Essentially, i915 PMU for such "sampling" metrics is implemented in the
following way:
1. If such a metric is requested i915 PMU starts to do some internal
sampling which is not exposed to perf subsystem. I think there is some
timer staff currently associated with this.
2. On each received i915_pmu_event_read() we just immediately return
those values we have gathered so far internally
3. Since we were not aware about no uncore sampling policy, we have some
code for sampling exposed to perf subsystem, but this is non-related to
#1. Essentially it is used to just call i915_pmu_event_read().
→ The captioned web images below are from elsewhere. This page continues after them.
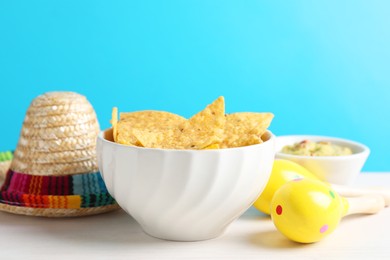 Mexican sombrero hat, nachos chips, guacamole and maracas on white wooden table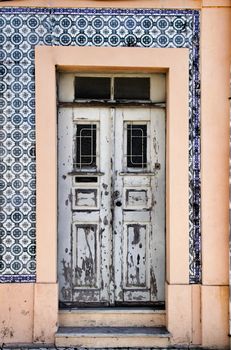Old wooden white door with wrought iron fence in Porto, Portugal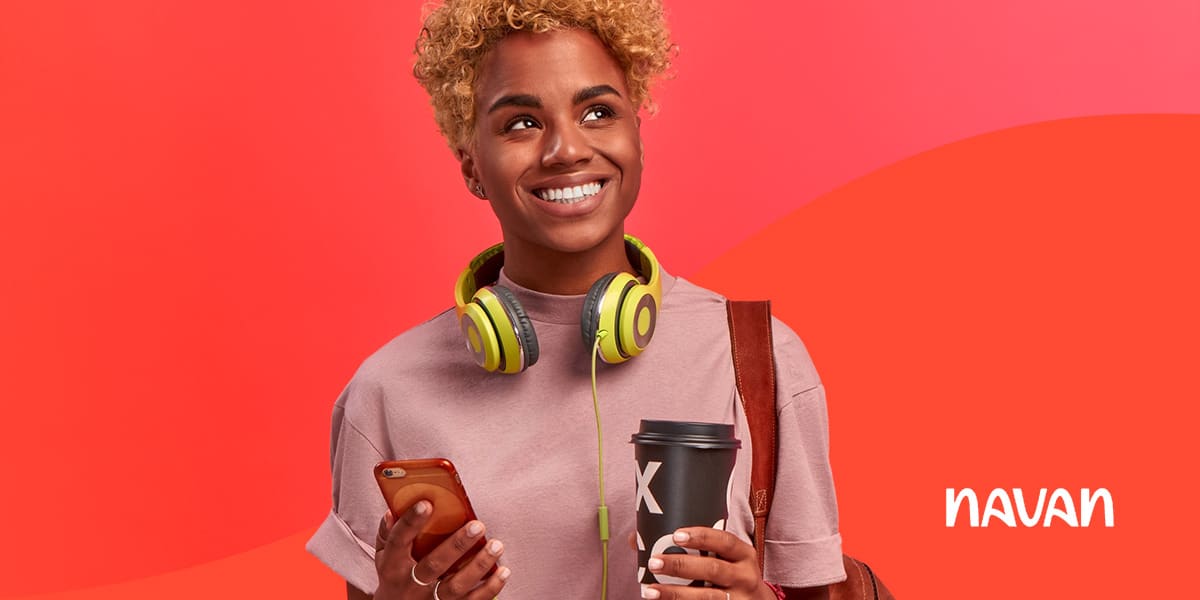 How to Have Fun on a Business Trip - A Woman with a cell phone, coffee, and headphones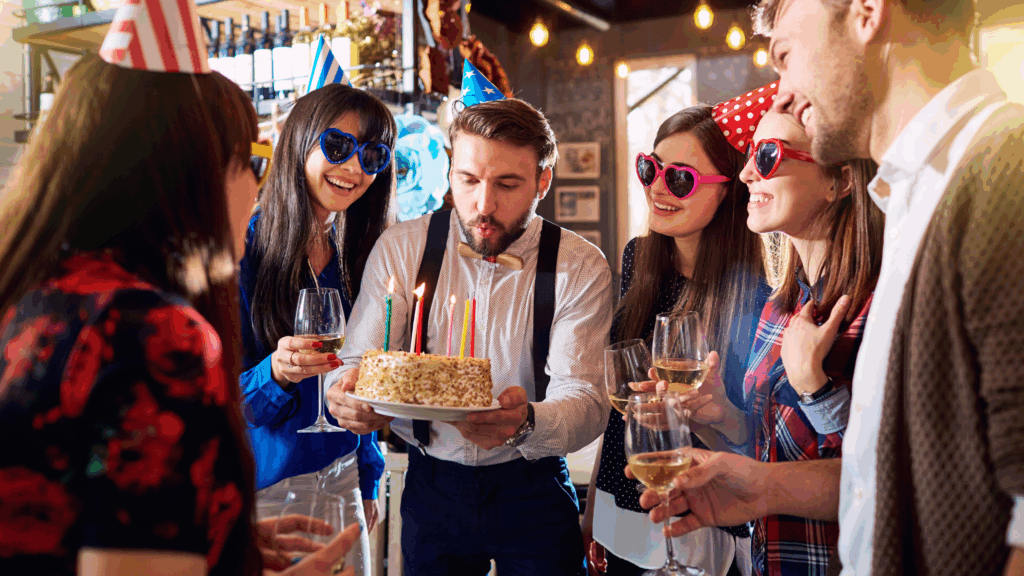 Ob Live-Musik oder DJ - finde die perfekte Musik für deine Geburtstagsfeier und lass die Party beginnen! Eine Gruppe von jungen Erwachsenen mit Partyhüten und Herzförmigen Sonnenbrillen feiert in einem gemütlichen Raum, während ein Mann in der Mitte Kerzen auf einem Geburtstagskuchen auspustet und die anderen mit Weingläsern anstoßen und lächeln.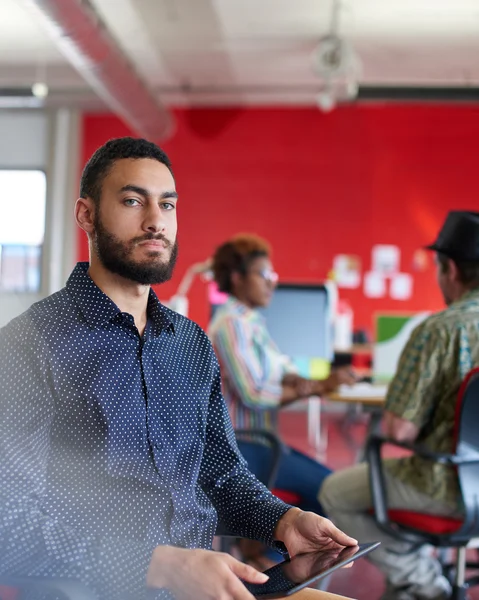 Diseñador masculino confiable trabajando en una tableta digital en el espacio de oficina creativo rojo —  Fotos de Stock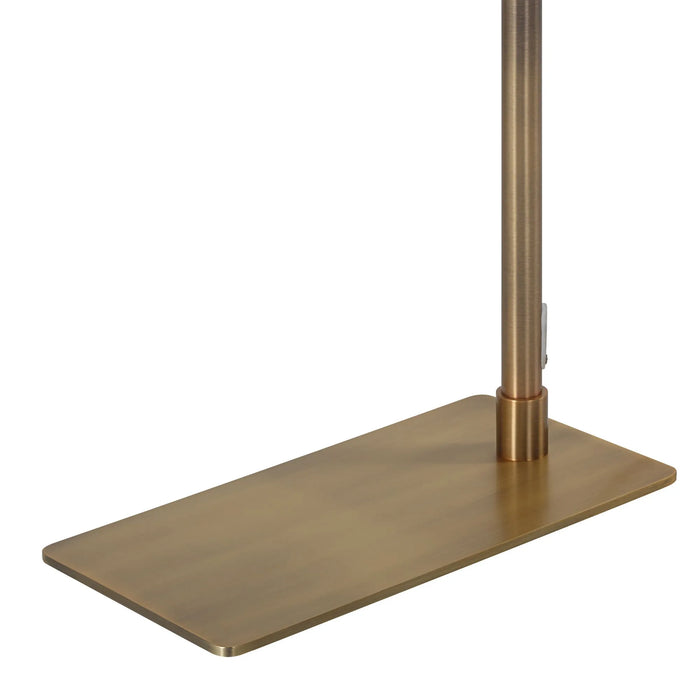 Brass floor lamp with a rectangular base on a white background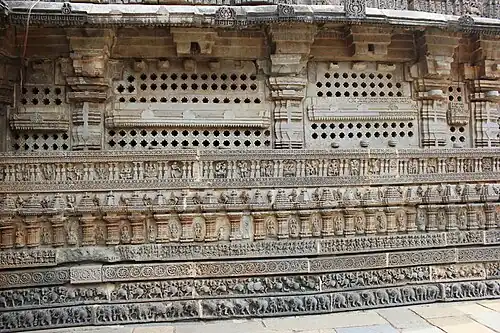 Wall relief, pierced windows and molding frieze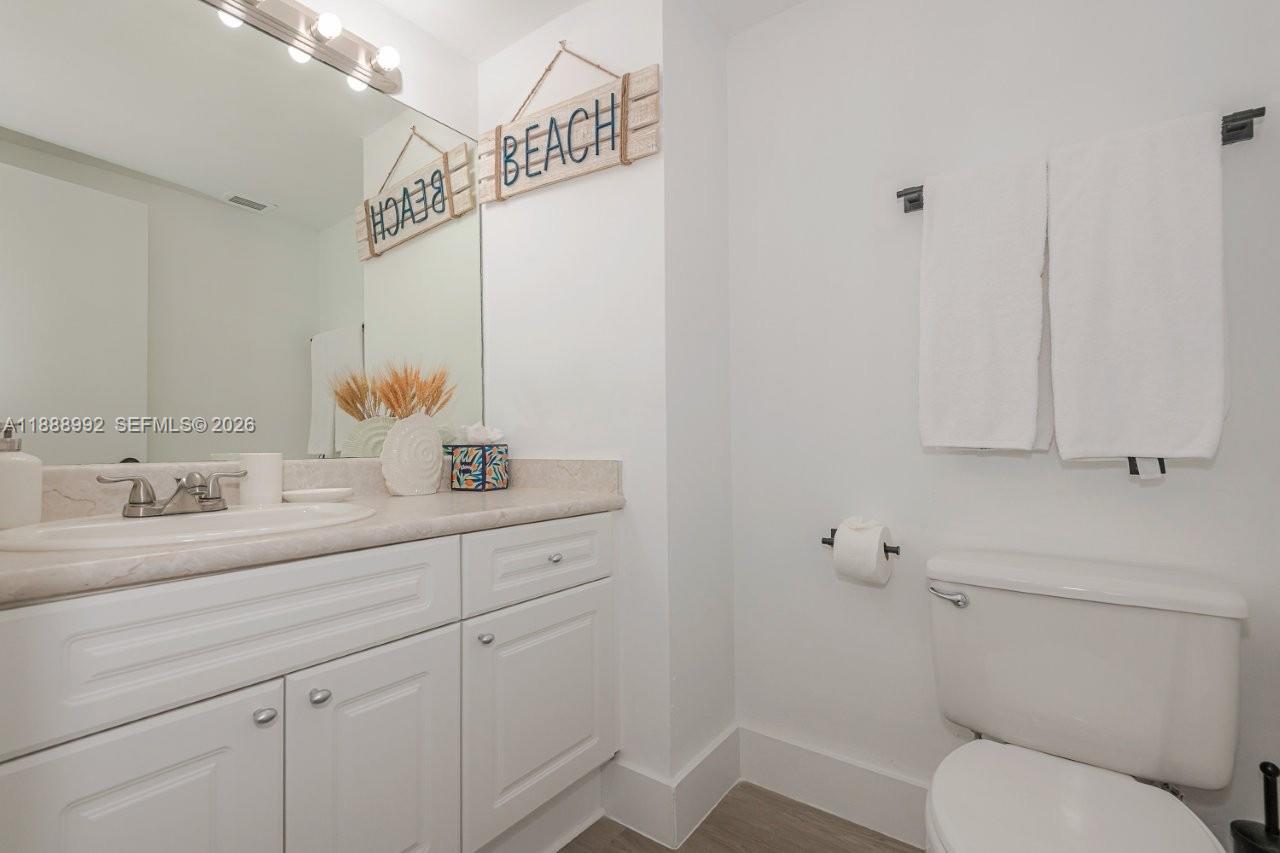 2301 Collins Avenue, Unit 333 Miami Beach, FL 33139 - Photo 19 of 37 a bathroom with a toilet sink and mirror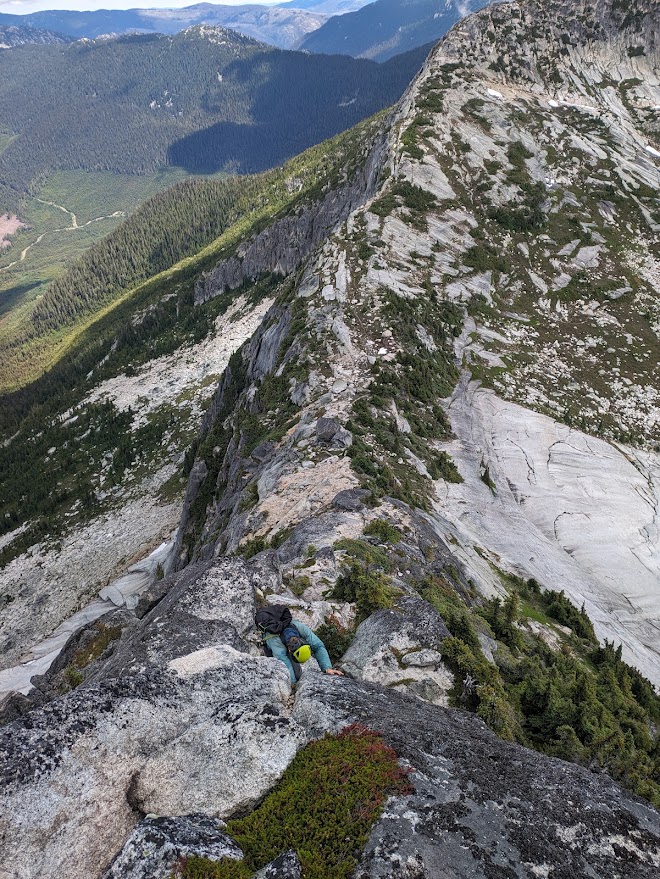 Looking down the ridge at a climber moving up the crack at the crux, with the valley far below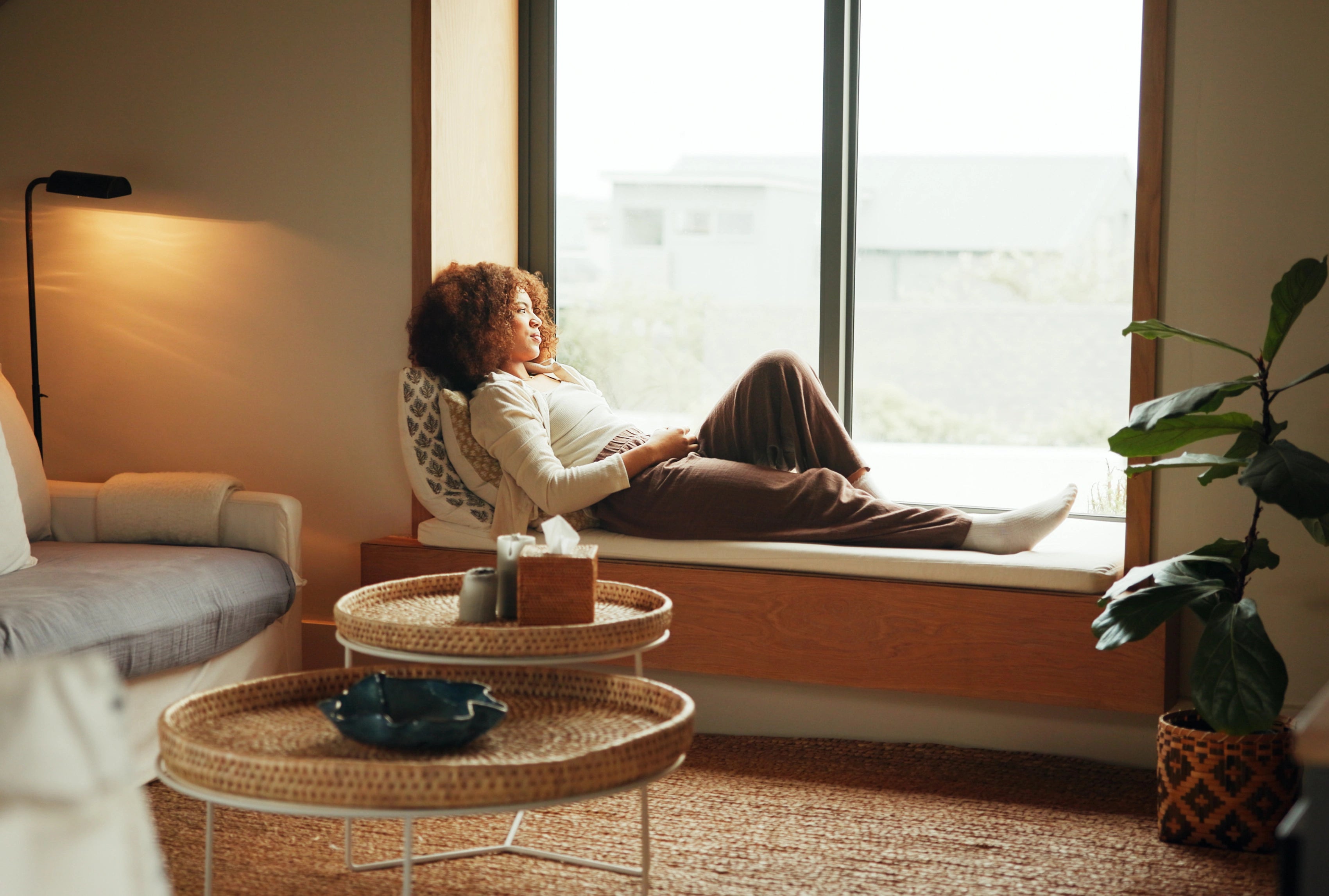 Frau liegt auf Fensterbank mit Kissen in modernem Wohnraum neben Pflanze.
Here is a
code:
static DEFINE_PER_CPU(struct pt_regs, i915_pmu_pt_regs);
static enum hrtimer_restart hrtimer_sample(struct hrtimer *hrtimer)
{
struct pt_regs *regs = this_cpu_ptr(&i915_pmu_pt_regs);
struct perf_sample_data data;
struct perf_event *event;
u64 period;
event = container_of(hrtimer, struct perf_event, hw.hrtimer);
if (event->state != PERF_EVENT_STATE_ACTIVE)
return HRTIMER_NORESTART;
event->pmu->read(event);
perf_sample_data_init(&data, 0, event->hw.last_period);
perf_event_overflow(event, &data, regs);
period = max_t(u64, 10000, event->hw.sample_period);
hrtimer_forward_now(hrtimer, ns_to_ktime(period));
return HRTIMER_RESTART;
}
By the way, I think Tvrtko had a question on why he needs this
"DEFINE_PER_CPU(struct pt_regs, i915_pmu_pt_regs)" staff which looked
somewhat strange? Here is a quote: "Also, once I exported the events for
enumeration and tried accessing them with perf, I had to create fake
pt_regs to pass to perf_event_overflow."